SELECTED TEXT:
A church really isn’t the best place to celebrate Easter.

It would be much better if we were at a cemetery right now.

Why is this? It's because for us to truly celebrate Easter, it has to be personal.

For many of you, it is.

I imagine that for many here today, you attach a name to the promise of Easter. The name of your husband, wife, son, or daughter.

It's my challenge this morning to make Easter personal for each and every one of us.

As I worked on this message last night, I thought of most unusual book: We’ll Be the Last One’s to Let You Down: The Memoir of a Gravedigger’s Daughter

I read Rachel Hanel’s memoir a decade ago. Her story has proved to be unforgettable. I can't remember exactly how I learned of it. I may have read a review in the paper. Or perhaps I saw it in a bookstore, or on the shelf at the library. To be honest, I don't remember.

"Rachael Hanel’s name was inscribed on a gravestone when she was eleven years old. Yet this wasn’t at all unusual in her world: her father was a gravedigger in the small Minnesota town of Waseca, and death was her family’s business. Her parents were forty-two years old and in good health when they erected their gravestone—Rachael’s name was simply a branch on the sprawling family tree etched on the back of the stone. As she puts it: I grew up in cemeteries.

DATA:

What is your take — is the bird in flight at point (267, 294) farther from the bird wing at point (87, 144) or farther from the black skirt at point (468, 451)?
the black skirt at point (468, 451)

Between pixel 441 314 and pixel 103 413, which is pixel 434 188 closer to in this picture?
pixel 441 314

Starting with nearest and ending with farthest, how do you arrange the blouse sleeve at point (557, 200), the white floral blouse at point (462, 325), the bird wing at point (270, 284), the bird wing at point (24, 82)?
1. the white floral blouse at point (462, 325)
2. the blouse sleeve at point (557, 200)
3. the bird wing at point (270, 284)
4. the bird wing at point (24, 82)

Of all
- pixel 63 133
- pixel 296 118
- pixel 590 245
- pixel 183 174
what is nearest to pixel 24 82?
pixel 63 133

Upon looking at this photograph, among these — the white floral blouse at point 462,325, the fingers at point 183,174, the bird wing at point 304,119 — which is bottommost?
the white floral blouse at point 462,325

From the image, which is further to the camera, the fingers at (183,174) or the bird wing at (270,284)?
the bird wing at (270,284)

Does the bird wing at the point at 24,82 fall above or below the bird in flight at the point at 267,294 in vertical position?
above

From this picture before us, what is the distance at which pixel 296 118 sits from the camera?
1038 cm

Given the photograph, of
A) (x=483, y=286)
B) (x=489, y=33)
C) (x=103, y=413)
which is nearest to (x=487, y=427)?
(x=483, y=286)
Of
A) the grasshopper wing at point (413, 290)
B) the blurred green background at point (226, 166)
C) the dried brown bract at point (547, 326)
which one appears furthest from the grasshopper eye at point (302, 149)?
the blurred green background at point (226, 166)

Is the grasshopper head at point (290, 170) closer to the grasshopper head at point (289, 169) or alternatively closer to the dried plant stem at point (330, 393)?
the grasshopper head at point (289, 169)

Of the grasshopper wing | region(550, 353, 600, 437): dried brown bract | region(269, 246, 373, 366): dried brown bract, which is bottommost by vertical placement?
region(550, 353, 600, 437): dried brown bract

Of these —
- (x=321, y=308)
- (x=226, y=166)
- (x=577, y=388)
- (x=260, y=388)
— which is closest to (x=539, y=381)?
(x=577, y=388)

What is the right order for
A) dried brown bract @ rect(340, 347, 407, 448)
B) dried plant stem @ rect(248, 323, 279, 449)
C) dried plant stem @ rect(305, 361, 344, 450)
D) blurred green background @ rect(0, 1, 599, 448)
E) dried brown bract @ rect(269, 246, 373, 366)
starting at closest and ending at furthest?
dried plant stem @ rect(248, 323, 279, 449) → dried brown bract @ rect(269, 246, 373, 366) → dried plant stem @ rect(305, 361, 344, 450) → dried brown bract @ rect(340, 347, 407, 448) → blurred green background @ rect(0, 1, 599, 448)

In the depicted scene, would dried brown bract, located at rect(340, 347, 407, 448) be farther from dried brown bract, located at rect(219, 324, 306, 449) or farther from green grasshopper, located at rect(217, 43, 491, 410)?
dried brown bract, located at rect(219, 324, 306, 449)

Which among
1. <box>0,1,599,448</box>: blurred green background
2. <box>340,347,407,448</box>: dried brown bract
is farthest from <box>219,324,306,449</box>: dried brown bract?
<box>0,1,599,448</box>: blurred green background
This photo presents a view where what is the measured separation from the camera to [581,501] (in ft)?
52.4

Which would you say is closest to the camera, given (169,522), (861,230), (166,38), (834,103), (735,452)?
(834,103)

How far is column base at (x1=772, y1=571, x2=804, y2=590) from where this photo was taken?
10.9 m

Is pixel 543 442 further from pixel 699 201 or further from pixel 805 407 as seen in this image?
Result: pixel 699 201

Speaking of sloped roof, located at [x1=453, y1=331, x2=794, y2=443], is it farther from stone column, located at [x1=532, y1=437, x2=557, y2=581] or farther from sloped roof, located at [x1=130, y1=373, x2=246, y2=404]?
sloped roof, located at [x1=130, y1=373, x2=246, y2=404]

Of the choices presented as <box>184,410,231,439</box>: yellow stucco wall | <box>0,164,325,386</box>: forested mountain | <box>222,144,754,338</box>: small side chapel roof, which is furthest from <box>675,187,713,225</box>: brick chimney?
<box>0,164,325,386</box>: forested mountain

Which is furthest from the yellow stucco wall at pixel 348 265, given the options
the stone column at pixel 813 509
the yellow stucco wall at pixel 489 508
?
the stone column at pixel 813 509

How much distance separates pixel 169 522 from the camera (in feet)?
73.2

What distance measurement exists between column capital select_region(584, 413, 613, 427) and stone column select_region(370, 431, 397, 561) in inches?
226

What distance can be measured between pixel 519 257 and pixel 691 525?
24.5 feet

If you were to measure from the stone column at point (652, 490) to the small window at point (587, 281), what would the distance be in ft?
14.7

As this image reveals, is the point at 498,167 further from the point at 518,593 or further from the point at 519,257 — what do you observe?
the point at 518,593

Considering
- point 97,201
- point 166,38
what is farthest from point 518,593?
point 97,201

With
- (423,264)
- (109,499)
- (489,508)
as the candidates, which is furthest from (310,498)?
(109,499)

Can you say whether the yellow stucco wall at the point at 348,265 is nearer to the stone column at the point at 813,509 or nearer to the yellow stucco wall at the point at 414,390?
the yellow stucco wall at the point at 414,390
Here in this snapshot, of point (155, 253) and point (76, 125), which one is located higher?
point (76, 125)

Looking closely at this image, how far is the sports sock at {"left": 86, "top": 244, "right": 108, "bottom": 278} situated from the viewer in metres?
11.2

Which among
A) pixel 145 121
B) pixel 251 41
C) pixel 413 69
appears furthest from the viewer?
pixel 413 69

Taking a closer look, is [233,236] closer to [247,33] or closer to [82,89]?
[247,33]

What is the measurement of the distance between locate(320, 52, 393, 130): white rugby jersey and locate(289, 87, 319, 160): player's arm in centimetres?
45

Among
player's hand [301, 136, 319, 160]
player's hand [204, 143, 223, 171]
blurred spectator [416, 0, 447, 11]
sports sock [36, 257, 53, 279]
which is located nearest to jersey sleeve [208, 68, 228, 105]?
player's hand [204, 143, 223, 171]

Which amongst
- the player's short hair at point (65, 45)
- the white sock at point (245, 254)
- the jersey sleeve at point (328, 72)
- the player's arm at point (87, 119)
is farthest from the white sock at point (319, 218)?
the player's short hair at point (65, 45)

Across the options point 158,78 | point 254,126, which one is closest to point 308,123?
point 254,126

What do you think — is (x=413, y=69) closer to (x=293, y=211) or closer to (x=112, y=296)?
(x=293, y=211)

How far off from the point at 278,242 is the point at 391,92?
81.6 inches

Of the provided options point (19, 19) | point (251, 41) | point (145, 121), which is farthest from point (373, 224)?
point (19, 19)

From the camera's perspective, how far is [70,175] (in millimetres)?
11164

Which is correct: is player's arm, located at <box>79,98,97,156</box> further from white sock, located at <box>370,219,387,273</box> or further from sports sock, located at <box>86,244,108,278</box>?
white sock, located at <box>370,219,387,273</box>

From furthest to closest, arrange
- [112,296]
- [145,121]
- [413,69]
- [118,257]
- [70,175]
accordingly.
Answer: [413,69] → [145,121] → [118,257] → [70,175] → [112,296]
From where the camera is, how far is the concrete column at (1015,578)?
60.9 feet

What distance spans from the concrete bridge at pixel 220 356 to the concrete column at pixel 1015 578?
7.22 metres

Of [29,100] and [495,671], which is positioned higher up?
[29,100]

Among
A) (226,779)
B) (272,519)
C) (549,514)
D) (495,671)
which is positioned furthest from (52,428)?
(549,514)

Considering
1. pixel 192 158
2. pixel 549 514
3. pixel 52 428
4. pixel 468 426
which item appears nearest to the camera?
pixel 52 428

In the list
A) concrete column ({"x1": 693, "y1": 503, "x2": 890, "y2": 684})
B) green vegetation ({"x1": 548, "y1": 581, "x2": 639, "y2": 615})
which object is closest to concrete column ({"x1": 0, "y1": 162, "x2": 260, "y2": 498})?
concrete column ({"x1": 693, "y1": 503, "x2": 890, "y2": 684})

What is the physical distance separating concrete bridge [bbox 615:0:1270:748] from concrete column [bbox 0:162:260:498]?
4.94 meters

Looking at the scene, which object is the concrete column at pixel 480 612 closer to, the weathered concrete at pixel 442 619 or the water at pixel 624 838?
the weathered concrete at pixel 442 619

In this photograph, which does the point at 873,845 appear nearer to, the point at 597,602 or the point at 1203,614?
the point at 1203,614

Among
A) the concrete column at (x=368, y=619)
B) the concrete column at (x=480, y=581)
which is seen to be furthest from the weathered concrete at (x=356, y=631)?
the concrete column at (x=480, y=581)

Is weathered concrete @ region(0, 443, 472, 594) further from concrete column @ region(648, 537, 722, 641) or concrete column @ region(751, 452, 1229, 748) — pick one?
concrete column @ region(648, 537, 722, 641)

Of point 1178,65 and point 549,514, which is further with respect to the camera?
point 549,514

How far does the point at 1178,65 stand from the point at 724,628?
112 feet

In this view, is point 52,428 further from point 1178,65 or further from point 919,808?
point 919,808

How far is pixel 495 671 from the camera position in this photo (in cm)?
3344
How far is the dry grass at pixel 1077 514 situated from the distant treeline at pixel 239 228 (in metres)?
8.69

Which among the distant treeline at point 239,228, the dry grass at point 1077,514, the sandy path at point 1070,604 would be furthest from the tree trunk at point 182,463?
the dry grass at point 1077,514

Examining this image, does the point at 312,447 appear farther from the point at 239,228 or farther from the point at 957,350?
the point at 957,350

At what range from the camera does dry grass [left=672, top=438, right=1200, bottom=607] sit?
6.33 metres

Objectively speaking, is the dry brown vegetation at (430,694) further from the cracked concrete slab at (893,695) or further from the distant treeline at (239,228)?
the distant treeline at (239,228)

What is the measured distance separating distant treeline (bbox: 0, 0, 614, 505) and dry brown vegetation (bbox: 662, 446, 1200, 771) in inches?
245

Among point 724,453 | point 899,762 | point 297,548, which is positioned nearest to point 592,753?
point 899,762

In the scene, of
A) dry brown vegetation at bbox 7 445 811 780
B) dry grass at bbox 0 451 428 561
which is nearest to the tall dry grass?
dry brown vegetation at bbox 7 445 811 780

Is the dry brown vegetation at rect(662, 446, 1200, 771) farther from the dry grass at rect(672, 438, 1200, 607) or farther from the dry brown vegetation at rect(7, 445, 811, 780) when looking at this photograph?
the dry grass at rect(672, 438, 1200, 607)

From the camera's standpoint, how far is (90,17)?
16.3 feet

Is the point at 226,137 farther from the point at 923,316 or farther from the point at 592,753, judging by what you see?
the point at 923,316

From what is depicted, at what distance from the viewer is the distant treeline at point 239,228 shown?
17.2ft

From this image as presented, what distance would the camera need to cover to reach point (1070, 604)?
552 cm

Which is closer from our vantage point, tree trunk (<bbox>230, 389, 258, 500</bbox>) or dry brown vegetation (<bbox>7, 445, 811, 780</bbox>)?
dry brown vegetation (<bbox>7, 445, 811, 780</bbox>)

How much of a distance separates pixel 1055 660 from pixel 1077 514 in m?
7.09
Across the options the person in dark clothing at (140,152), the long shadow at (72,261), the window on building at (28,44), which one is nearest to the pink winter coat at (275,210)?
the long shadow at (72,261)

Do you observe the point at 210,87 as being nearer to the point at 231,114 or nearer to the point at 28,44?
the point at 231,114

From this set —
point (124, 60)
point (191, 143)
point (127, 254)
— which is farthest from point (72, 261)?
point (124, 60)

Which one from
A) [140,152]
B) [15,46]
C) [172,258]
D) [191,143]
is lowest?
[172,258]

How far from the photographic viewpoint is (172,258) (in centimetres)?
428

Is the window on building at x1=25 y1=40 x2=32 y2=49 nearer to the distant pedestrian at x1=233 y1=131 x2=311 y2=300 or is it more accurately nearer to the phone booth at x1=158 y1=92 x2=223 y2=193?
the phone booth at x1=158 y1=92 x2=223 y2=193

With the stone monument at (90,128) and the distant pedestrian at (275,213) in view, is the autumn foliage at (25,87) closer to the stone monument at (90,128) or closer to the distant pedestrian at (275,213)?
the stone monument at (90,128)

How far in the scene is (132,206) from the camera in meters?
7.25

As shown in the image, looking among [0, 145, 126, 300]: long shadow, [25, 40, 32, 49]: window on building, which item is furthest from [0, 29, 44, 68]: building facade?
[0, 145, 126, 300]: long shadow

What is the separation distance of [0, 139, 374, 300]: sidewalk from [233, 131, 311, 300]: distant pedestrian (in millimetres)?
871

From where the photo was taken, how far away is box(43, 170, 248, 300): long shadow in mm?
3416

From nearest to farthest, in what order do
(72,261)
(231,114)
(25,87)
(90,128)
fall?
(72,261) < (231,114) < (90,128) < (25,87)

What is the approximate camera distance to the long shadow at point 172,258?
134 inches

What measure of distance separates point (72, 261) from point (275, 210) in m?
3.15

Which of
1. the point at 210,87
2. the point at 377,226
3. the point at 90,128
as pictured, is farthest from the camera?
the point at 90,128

PROBLEM SET:
[a] According to the Easter sermon, how old was Rachael Hanel when her name was inscribed on a gravestone?
[b] Pick up the Easter sermon right after its last sentence and carry it on.
The rows have nothing to do with what you are asked here.

EXERCISE RESULTS:
[a] She was eleven years old.

[b]
And you don’t grow up in cemeteries—surrounded by headstones and stories, questions, curiosity—without becoming an adept and sensitive observer of death and loss as experienced by the people in this small town. For Rachael Hanel, wandering among tombstones, reading the names, and wondering about the townsfolk and their lives, death was, in many ways, beautiful and mysterious. Death and mourning: these she understood.

But when Rachael’s father—Digger O’Dell—passes away suddenly when she is fifteen. she and her family are abruptly and harshly transformed from bystanders to participants."


Today we can't bystanders. Not if Easter is truly to be Easter. We must be participants. Sometimes, we have no other choice. Michelle Campbell reminds me of this.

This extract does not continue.